O garçom que jamais sorri



O garçom que jamais sorri

                – Celso Gagliardo –

A mídia noticiou avanços nos serviços de restaurante, inovação parece ocorrida em Indaiatuba, com ampla repercussão e até um meme para mostrar-se moderna.

O salão onde ficam as mesas foi todo mapeado com tags no teto, de forma que o robô, devidamente programado, conseguisse se orientar e entregar os pratos às respectivas mesas.


No setor industrial, há tempo existem engenhocas chamadas “robôs” que executam funções variadas — muitas repetitivas e perigosas, como soldagem e pintura —, aumentando a produtividade nas linhas de produção.


Sem entrar na discussão sobre o desemprego de garçons, fico imaginando o desencanto de ver o robozinho reluzente procurando nossa mesa para servir um filé à parmegiana, por exemplo. Mesmo que acerte na primeira e até tenha nome feminino, jamais deixará de ser uma máquina fria, sem coração e sem emoções, sem um sorriso ou qualquer outra expressão humana.


Sim. Ainda que esse homenzinho da tecnologia seja “zero defeito” e balbucie algumas palavras (não sei se é o caso), nunca alcançará o padrão da comunicação humana — cheia de imperfeições, sujeita ao humor do momento, mas realidade que nos aproxima e acalenta. Necessitamos desse contato, e nada melhor que ser bem atendido por um garçom diligente que, às vezes, até nos chama pelo nome.

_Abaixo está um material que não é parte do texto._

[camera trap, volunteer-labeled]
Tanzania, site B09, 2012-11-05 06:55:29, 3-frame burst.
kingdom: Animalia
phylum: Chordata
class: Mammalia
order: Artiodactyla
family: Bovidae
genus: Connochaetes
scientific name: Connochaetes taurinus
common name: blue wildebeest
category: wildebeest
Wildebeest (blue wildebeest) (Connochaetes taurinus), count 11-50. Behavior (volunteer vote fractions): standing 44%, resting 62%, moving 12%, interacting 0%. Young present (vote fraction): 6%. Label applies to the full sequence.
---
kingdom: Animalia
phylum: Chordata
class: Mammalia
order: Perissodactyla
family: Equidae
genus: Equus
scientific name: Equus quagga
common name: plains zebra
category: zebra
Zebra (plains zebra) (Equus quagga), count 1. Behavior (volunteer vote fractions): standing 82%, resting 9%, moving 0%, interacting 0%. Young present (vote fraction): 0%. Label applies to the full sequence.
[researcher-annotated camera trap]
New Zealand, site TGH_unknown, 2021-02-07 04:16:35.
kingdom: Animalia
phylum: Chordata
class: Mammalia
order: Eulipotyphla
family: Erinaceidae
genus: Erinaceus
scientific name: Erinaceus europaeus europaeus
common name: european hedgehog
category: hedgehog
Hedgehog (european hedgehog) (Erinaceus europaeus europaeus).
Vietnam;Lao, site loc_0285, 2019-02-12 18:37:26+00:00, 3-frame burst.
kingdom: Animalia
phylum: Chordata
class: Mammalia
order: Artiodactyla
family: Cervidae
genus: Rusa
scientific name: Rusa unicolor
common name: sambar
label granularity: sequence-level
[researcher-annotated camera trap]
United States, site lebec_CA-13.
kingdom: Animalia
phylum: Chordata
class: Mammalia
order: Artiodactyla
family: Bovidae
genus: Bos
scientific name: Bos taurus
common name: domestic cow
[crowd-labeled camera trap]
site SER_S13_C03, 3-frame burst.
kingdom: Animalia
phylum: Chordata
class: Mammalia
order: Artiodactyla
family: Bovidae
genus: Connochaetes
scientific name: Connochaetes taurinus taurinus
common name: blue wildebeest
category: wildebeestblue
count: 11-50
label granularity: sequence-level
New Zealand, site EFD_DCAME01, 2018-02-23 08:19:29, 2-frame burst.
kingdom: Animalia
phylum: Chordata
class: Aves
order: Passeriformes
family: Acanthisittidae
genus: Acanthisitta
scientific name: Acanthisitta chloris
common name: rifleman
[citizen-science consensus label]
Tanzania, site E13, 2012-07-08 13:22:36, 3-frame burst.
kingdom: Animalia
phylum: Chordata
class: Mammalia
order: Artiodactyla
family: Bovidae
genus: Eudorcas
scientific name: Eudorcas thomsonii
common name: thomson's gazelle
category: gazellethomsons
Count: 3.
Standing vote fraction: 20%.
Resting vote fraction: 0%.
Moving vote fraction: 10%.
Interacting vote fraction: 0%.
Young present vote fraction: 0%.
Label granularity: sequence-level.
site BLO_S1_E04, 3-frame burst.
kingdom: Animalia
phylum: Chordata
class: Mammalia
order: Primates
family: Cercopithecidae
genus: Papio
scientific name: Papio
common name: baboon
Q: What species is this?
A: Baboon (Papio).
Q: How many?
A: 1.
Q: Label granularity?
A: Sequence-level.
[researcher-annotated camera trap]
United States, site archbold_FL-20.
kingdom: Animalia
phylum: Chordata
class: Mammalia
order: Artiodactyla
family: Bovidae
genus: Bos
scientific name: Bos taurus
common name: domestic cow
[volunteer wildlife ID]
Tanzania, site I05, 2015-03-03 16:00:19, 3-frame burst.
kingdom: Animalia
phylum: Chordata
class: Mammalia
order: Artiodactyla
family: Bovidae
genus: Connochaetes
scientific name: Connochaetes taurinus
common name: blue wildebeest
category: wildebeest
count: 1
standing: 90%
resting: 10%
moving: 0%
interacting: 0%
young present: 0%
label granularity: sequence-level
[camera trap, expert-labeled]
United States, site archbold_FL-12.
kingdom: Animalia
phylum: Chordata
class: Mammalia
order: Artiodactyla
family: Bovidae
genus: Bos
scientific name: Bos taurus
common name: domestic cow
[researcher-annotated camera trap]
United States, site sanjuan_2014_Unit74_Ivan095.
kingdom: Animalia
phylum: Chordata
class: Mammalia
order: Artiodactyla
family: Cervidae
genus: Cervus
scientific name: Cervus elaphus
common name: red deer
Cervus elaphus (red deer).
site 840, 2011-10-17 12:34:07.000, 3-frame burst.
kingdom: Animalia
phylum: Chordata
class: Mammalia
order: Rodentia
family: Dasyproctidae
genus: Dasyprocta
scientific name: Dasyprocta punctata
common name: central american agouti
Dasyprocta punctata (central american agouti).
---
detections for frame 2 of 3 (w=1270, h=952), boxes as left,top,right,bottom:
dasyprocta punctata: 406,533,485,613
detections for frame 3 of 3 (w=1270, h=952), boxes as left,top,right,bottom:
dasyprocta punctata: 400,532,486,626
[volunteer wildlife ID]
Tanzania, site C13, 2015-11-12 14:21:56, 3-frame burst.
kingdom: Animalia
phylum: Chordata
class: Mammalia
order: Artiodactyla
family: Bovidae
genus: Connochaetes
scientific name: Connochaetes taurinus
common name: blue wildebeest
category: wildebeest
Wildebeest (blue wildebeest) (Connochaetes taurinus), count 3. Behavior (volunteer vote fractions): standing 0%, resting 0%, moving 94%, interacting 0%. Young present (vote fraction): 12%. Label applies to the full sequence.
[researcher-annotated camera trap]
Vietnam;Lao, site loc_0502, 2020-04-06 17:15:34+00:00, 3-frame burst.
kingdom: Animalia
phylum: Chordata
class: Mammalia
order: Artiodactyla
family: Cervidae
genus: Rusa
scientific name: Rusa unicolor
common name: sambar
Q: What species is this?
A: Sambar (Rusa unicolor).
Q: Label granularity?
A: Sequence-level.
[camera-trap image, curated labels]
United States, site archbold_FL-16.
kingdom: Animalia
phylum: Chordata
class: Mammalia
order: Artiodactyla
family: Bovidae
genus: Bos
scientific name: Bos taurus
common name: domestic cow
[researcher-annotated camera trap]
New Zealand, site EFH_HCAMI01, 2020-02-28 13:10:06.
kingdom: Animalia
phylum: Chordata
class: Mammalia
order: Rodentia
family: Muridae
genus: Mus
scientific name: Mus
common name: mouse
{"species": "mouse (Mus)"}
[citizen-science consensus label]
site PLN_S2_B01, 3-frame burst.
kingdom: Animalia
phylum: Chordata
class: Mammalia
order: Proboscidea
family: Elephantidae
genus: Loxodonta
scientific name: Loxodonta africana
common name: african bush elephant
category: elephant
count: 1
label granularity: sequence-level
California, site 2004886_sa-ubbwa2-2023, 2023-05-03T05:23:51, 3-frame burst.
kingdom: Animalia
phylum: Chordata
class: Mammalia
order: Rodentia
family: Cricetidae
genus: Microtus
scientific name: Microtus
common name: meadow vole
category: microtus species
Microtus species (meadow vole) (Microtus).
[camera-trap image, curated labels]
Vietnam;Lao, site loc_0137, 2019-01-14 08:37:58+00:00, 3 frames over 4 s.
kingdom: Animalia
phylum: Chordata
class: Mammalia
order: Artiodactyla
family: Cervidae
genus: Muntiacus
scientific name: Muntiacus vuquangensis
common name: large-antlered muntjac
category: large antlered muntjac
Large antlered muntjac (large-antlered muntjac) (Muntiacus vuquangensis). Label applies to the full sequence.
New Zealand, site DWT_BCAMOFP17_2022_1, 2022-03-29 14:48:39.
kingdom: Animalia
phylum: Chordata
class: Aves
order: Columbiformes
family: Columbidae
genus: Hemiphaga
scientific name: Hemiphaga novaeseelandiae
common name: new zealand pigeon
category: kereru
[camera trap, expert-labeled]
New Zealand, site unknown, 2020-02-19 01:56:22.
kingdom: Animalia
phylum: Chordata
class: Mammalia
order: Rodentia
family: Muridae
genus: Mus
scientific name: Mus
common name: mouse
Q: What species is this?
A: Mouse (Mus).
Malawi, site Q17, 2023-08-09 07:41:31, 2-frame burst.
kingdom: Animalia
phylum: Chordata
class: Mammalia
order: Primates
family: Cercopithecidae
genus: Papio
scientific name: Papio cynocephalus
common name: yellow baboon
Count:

Almoçar num restaurante com serviço à la carte é singular. Saborear uma boa comida em mesa arrumada, cadeira confortável e com companhia familiar (ou não) é quase um convite ao paraíso da terra. São momentos mágicos, que infelizmente nem todos têm acesso.


A figura do garçom, de carne e osso, é absoluta e imprescindível: empurrando o carrinho decorado e exalando o perfume-gourmet, ou com a travessa sustentada pela mão ao alto e o cotovelo dobrado, tradição no servir.


Mesmo sem os robôs, a tecnologia já influenciou ambientes de alimentação antes quase sagrados. É muito comum vermos famílias inteiras, à mesa, quietas, apenas fitando os respectivos celulares. E agora, com um robô ao lado de apoio, vai ficar uma beleza... estimulando as crianças ao convívio humano cada vez menor. Progresso, avanços... para quê, e para onde?


Não experimentei ainda, mas terei dificuldade de aceitar robôs em operações de restaurante. Fico pensando na reação do ícone de servir no nosso tempo de Americana, o saudoso “seu” Zico, caso viesse a saber que sua profissão poderia ser afetada pela invasão de robôs. Ele certamente abriria um desconfiado sorriso e me diria:

— “Isso não é veeerrdade, ô barrrbarense!”